PROBLEM STATEMENT -> From the listing below, pull each line that includes "site".

SUPPLIED RECORDS ->

******************************

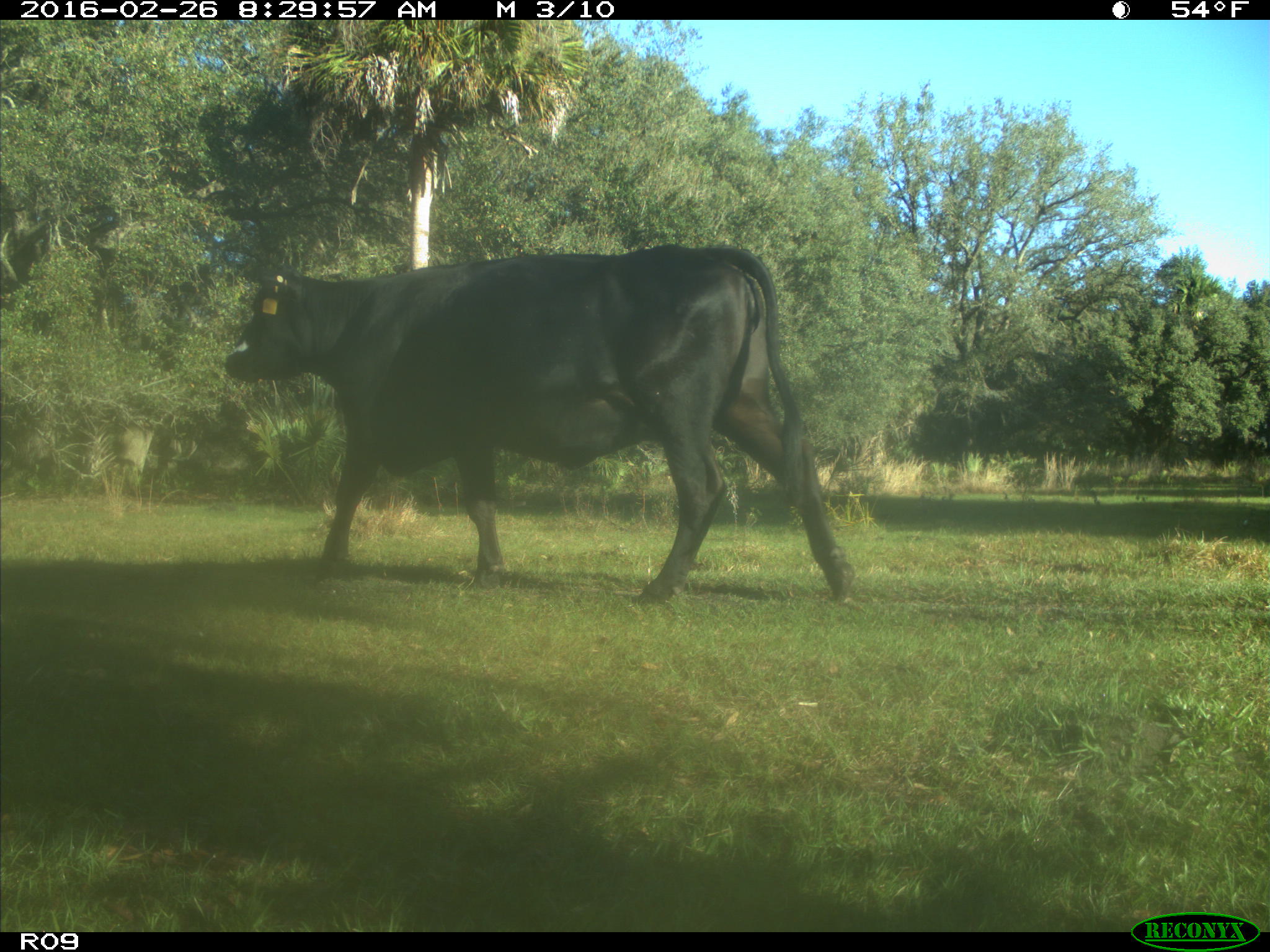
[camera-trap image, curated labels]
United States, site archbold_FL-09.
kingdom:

******************************

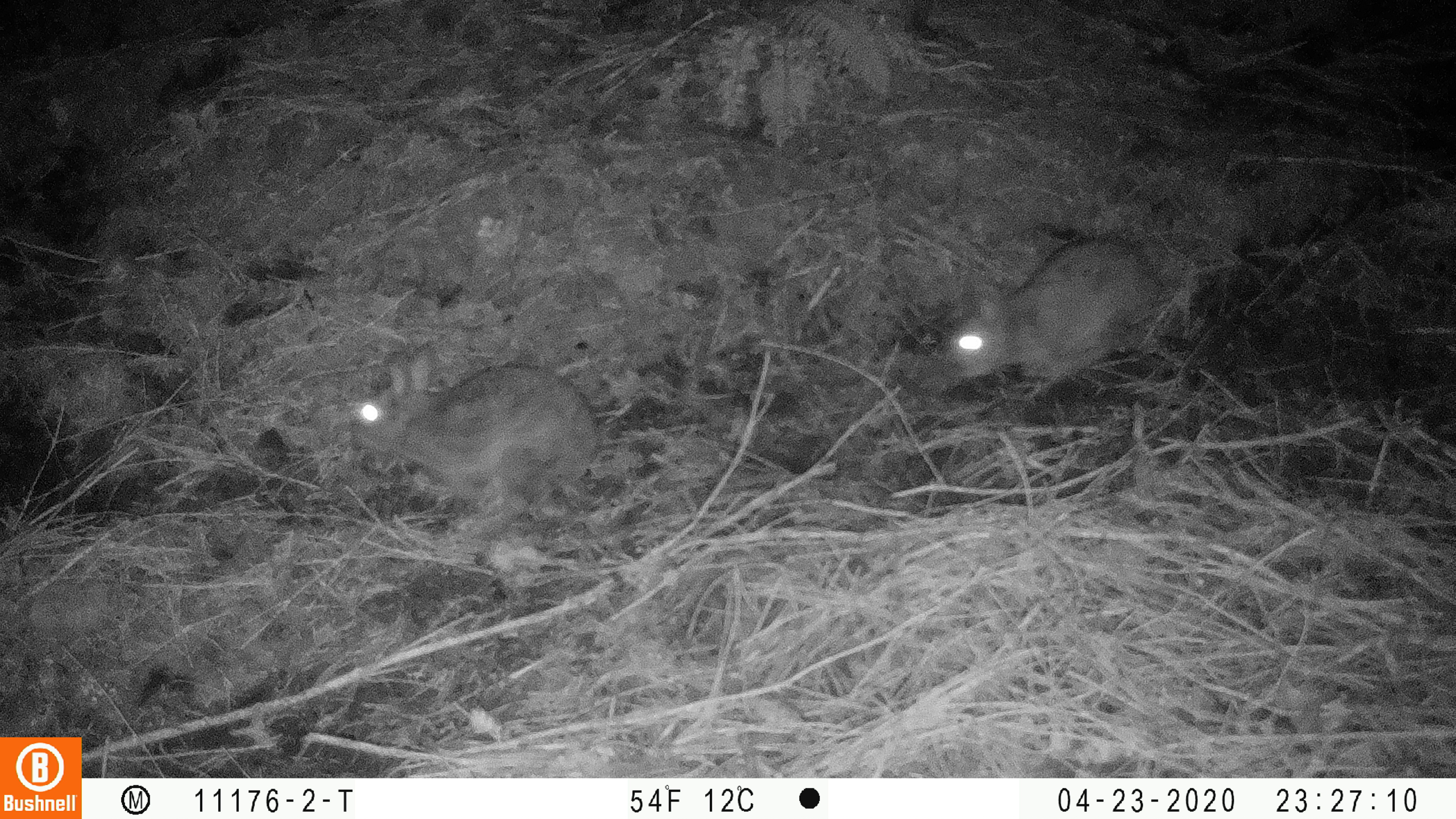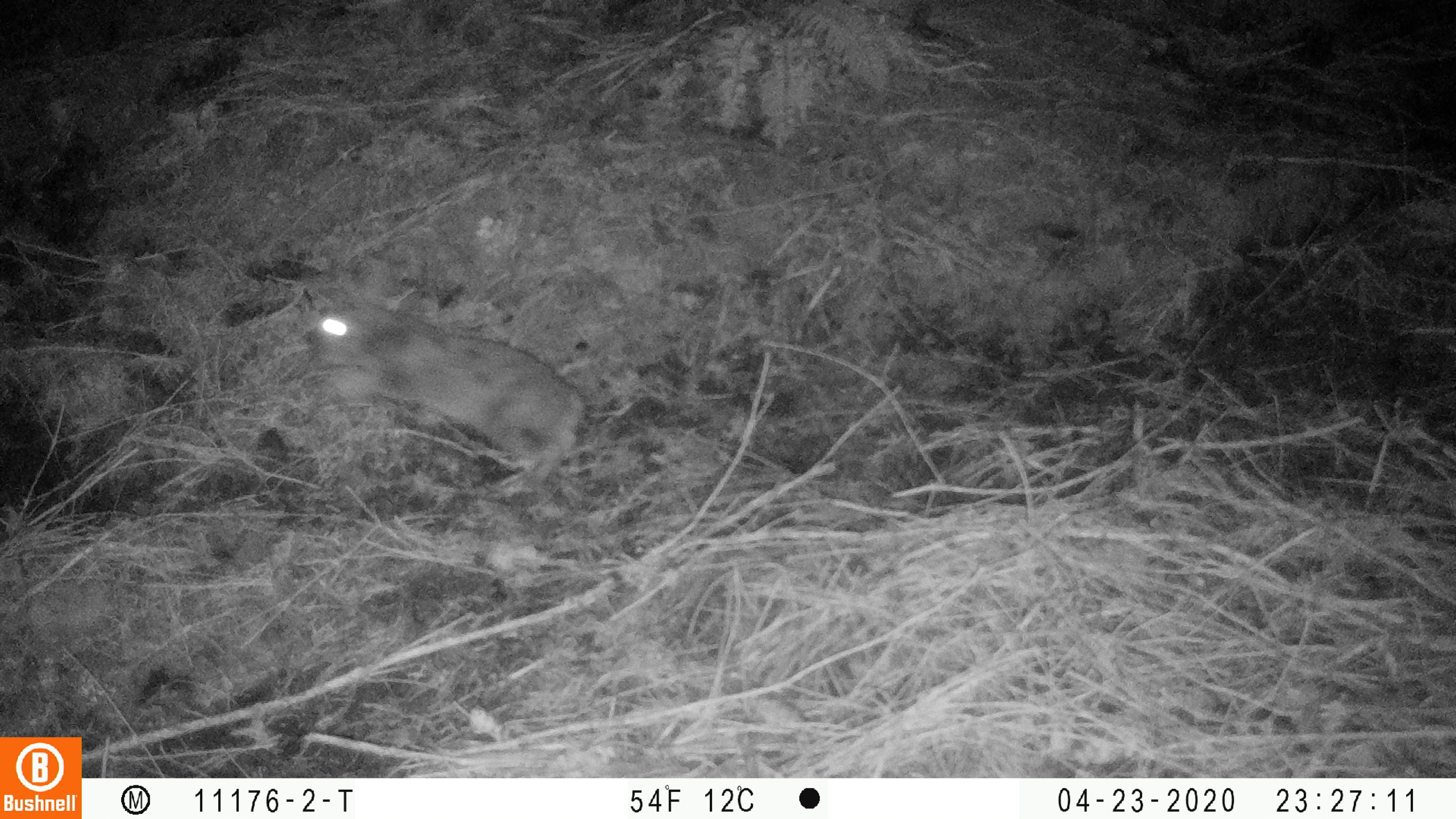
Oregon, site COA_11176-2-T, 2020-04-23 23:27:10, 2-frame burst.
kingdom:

******************************

YOUR RESPONSE ->
United States, site archbold_FL-09.
Oregon, site COA_11176-2-T, 2020-04-23 23:27:10, 2-frame burst.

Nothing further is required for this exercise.